Rust Pages is a way to generate a static website with Rust. It allows you to structure your data using Rust’s type system. Then write a view function that converts into static HTML. The goal is to create a system that will allow you to write static websites using Rust and leveraging Rust’s type system and compile checker to to build static sites that follow rules that you define by deciding how your data is structured.
It is inspired by the Elm Pages Project by Dillon Kearns. It is also inspired by the Iced.rs project, which was in turn inspired by Elm. As much as possible I will try to keep the syntax for building pages the same as with Iced.rs so that there is a single consistent, elegant way to build both applications and static websites in Rust (which means less learning).
The following is an example that might look a little like the books pages on my website
You could start with the custom type Book:
struct Book {
title: String,
author: String,
isbn: i32,
description: String,
cover_image_url: String
}
You want to build a web page that lists all your favourite books. Your data model is a list of books.
struct Model {
books: Vec<Book>
}
You could grab data from Goodreads, Google Books or another API or database and parse them into this model.

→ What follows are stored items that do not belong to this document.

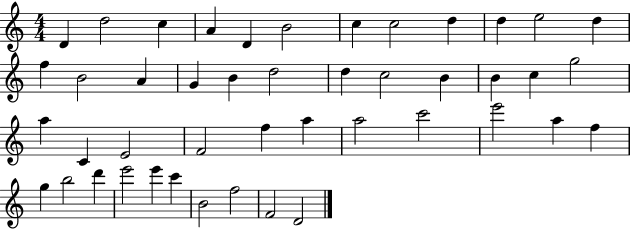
X:1
T:Untitled
M:4/4
L:1/4
K:C
D d2 c A D B2 c c2 d d e2 d f B2 A G B d2 d c2 B B c g2 a C E2 F2 f a a2 c'2 e'2 a f g b2 d' e'2 e' c' B2 f2 F2 D2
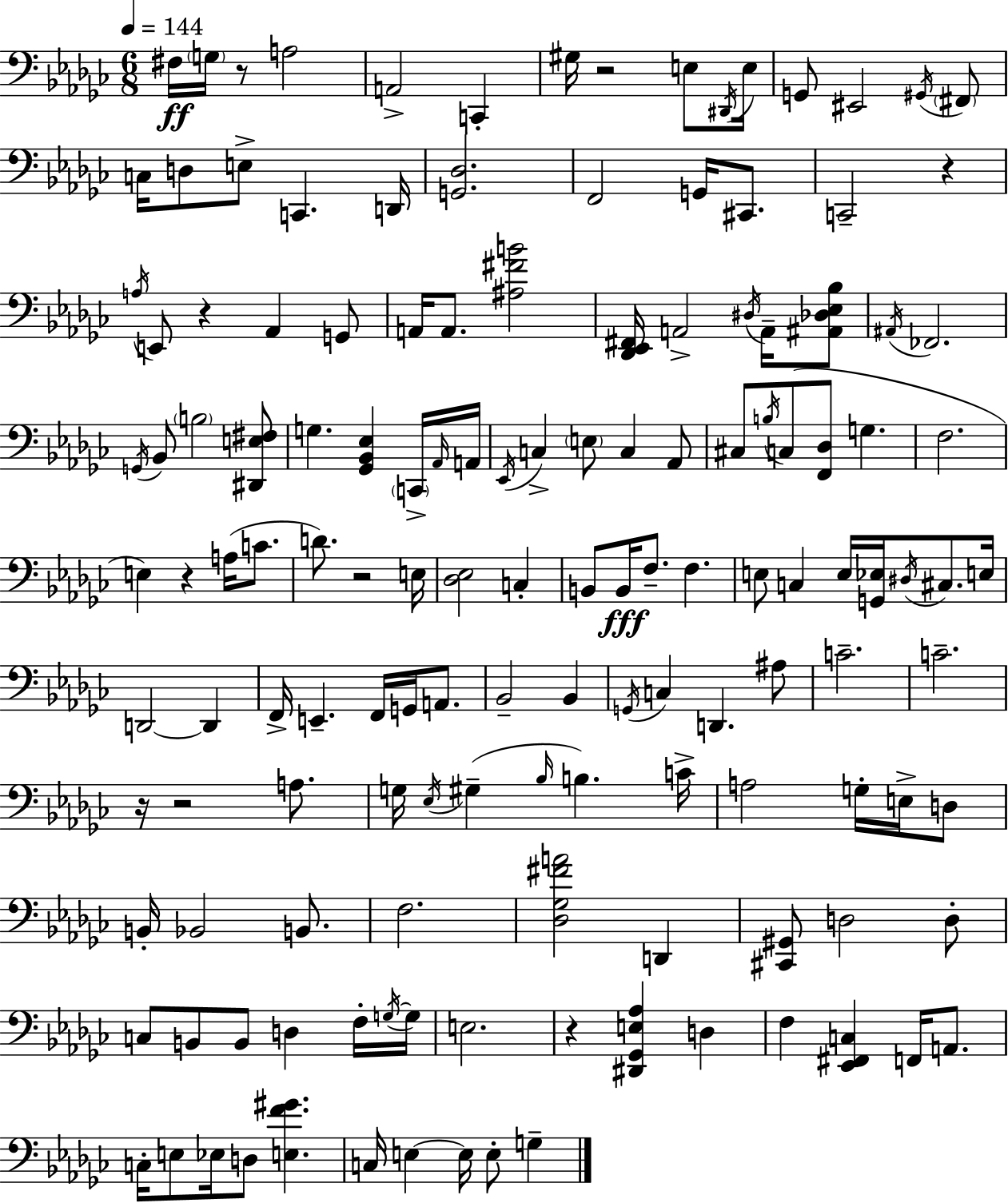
X:1
T:Untitled
M:6/8
L:1/4
K:Ebm
^F,/4 G,/4 z/2 A,2 A,,2 C,, ^G,/4 z2 E,/2 ^D,,/4 E,/4 G,,/2 ^E,,2 ^G,,/4 ^F,,/2 C,/4 D,/2 E,/2 C,, D,,/4 [G,,_D,]2 F,,2 G,,/4 ^C,,/2 C,,2 z A,/4 E,,/2 z _A,, G,,/2 A,,/4 A,,/2 [^A,^FB]2 [_D,,_E,,^F,,]/4 A,,2 ^D,/4 A,,/4 [^A,,_D,_E,_B,]/2 ^A,,/4 _F,,2 G,,/4 _B,,/2 B,2 [^D,,E,^F,]/2 G, [_G,,_B,,_E,] C,,/4 _A,,/4 A,,/4 _E,,/4 C, E,/2 C, _A,,/2 ^C,/2 B,/4 C,/2 [F,,_D,]/2 G, F,2 E, z A,/4 C/2 D/2 z2 E,/4 [_D,_E,]2 C, B,,/2 B,,/4 F,/2 F, E,/2 C, E,/4 [G,,_E,]/4 ^D,/4 ^C,/2 E,/4 D,,2 D,, F,,/4 E,, F,,/4 G,,/4 A,,/2 _B,,2 _B,, G,,/4 C, D,, ^A,/2 C2 C2 z/4 z2 A,/2 G,/4 _E,/4 ^G, _B,/4 B, C/4 A,2 G,/4 E,/4 D,/2 B,,/4 _B,,2 B,,/2 F,2 [_D,_G,^FA]2 D,, [^C,,^G,,]/2 D,2 D,/2 C,/2 B,,/2 B,,/2 D, F,/4 G,/4 G,/4 E,2 z [^D,,_G,,E,_A,] D, F, [_E,,^F,,C,] F,,/4 A,,/2 C,/4 E,/2 _E,/4 D,/2 [E,F^G] C,/4 E, E,/4 E,/2 G,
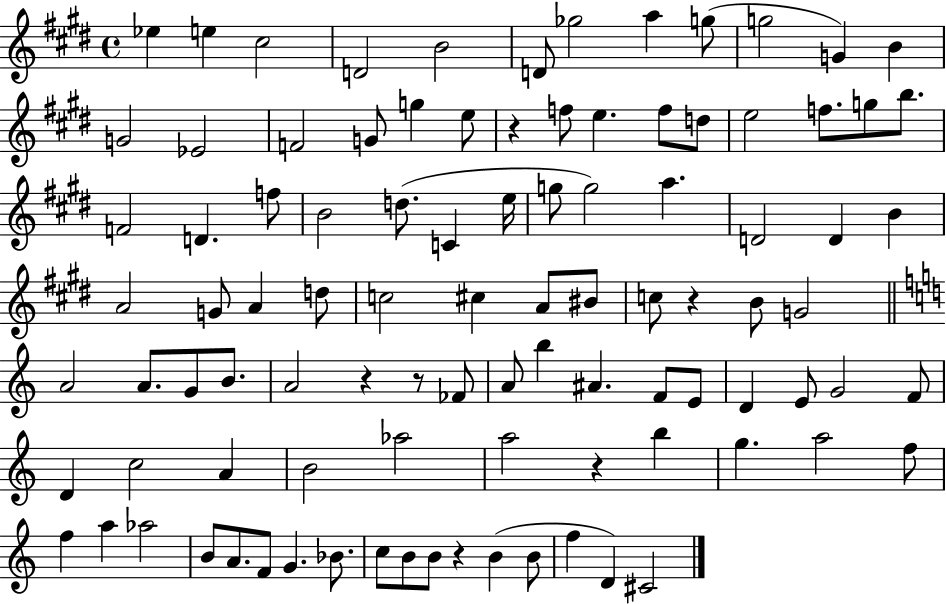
X:1
T:Untitled
M:4/4
L:1/4
K:E
_e e ^c2 D2 B2 D/2 _g2 a g/2 g2 G B G2 _E2 F2 G/2 g e/2 z f/2 e f/2 d/2 e2 f/2 g/2 b/2 F2 D f/2 B2 d/2 C e/4 g/2 g2 a D2 D B A2 G/2 A d/2 c2 ^c A/2 ^B/2 c/2 z B/2 G2 A2 A/2 G/2 B/2 A2 z z/2 _F/2 A/2 b ^A F/2 E/2 D E/2 G2 F/2 D c2 A B2 _a2 a2 z b g a2 f/2 f a _a2 B/2 A/2 F/2 G _B/2 c/2 B/2 B/2 z B B/2 f D ^C2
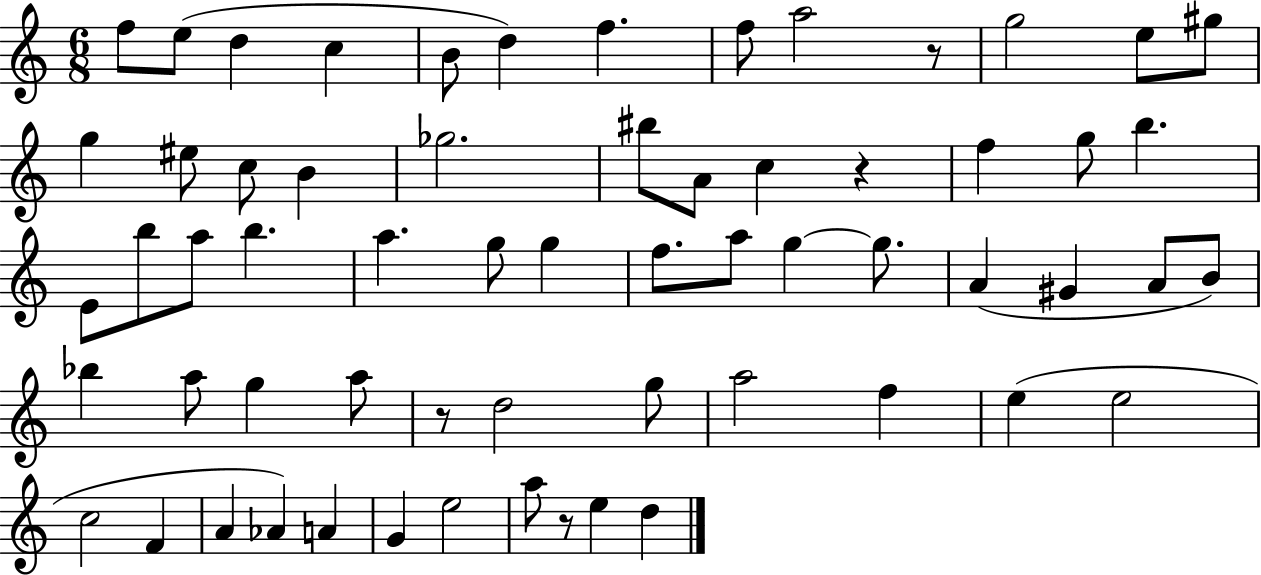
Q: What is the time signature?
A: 6/8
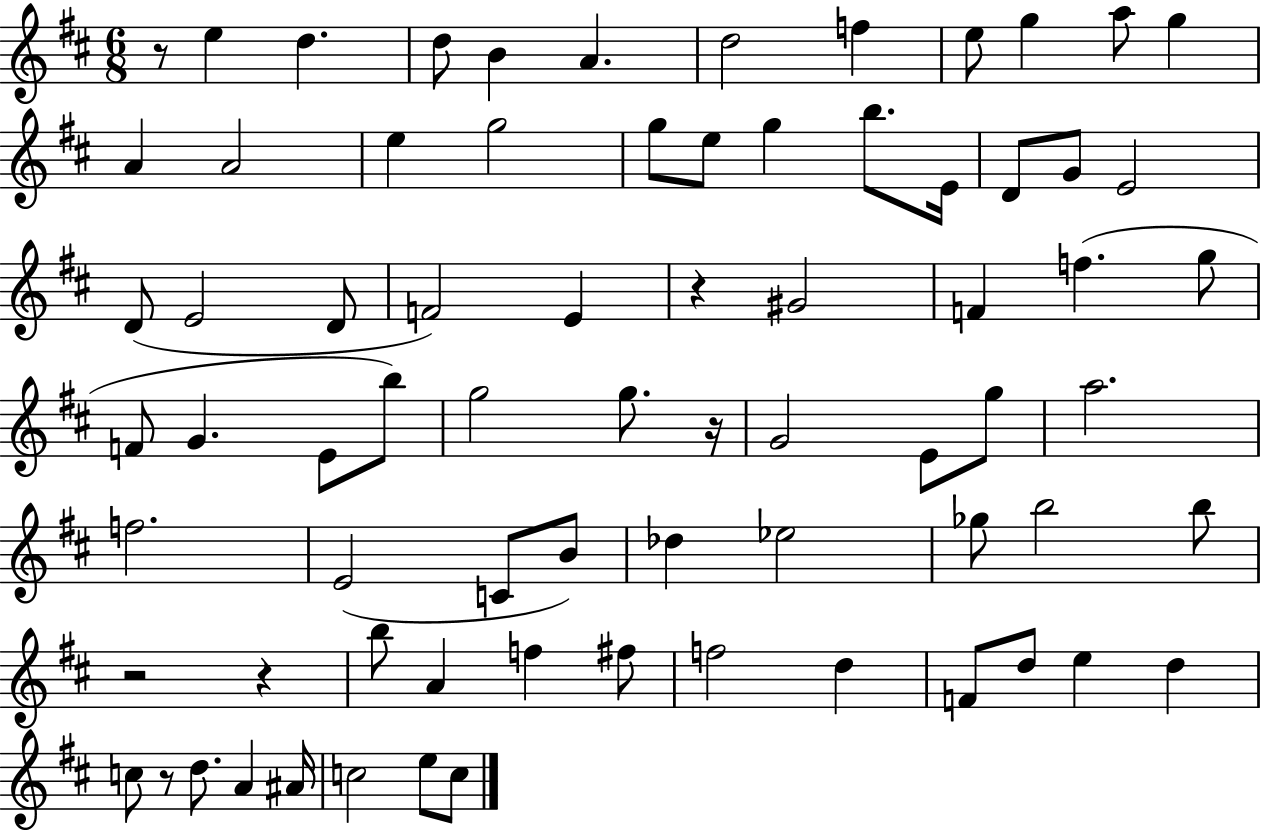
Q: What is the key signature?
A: D major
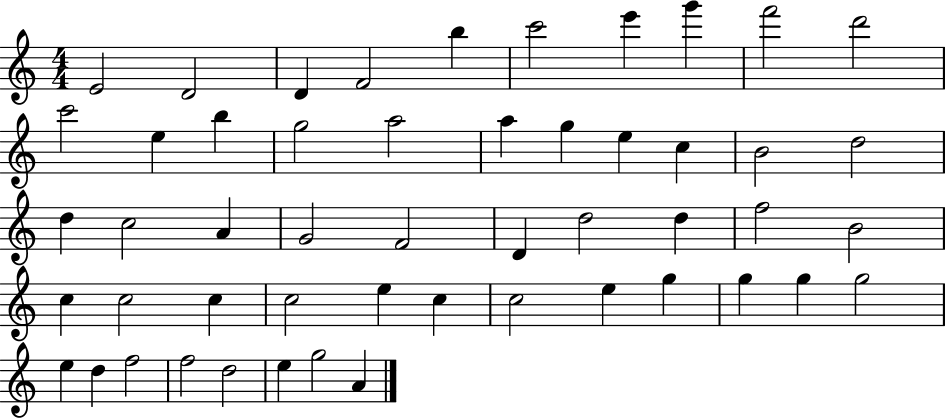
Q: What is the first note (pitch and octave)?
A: E4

You would then be able to write a view that takes in you model and generates the HTML.
fn view(model: Model) -> Element {
column()
.push(row().push(heading("My Favourite Books")))
.push(row().push(view_books(&model.books)))
}
fn view_books(books: &Vec<Book>) -> Element {
books
.iter()
.fold(column(), |output, book| output.push(view_book(book)))
}
fn view_book(book: &Book) -> Element {
column()
.push(row().push(heading(&book.title)))
.push(row().push(subheading(&book.author)))
.push(
row()
.push(column().push(image(&book.cover_image_url)))
.push(column().push(text(&book.description))),
)
}
The example here would only generate a single page.
The full scope of the idea would be to generate a full fledged static site with shared elements between pages (header, footer, title, navigation etc), styling (as an external stylesheet), routes (different html pages generated according to a defined routes type).
For example, you could flesh out an advanced personal website. The model you use could include a list of your favourite music, quotes, movies, books and games. You would create structs that represent this data and you could parse the data from various APIs into these structs. A view each page would have a view method that would take in a model and render the relevant content. There could be a home page, a page for lists of movies, books, etc and a route for an individual movie, book etc.
The plan is to build this as a cli app using clap and have it available with to install with cargo.
cargo install pages
When installed you would run:
pages new personal_site
This will create a new rust project with all the pages boilerplate. It may ask the user questions about setting up the site and generate the boilerplate accordingly.
When you want to create a new page you would use a command like:
pages add music
This would add all the boilerplate needed to add a static route for new page. This page could be used for a list of your favourite music.
You could then do:
pages add music/song_
The underscore here means it is a dynamic route. This could be used to create a page for a specific song.
I would probably borrow the syntax for these routes from Elm pages: https://elm-pages.com/docs/file-based-routing
The idea here is that it would allow you to create an entire static site using Rust. This would leverage Rust’s smart type system and compile checker. It aims to be a delightful way to quickly build static websites with all the power and flexibility of Rust.
The workflow would look like this:
Parse data (from whatever source) into Rusts’ Datatypes → Write functions that transform the data to the UI
As developers we tend to need to have build websites to showcase our work and make our projects accessible. We also like having full control over how those websites look at feel. Static sites rather than web apps are faster, lighter and better with SEO.
Rust pages would mean that we can do these things while never having to write HTML, CSS, Javascript (or one of its ever multiplying frameworks ever again). We have more power and flexibility than any off the shelf static site generator and don’t have to relearn the specifics of how to play with it whenever we update our site. We are also not bound to the specific rules and feature sets of existing static site generators, as we are generating the site programmatically we are free to write whatever code we want, we can design our data model however we want, transform our data however we want and translate them to UI elements however we please. We have the freedom, compile checked guarantees and access to libraries that we are used to with Rust.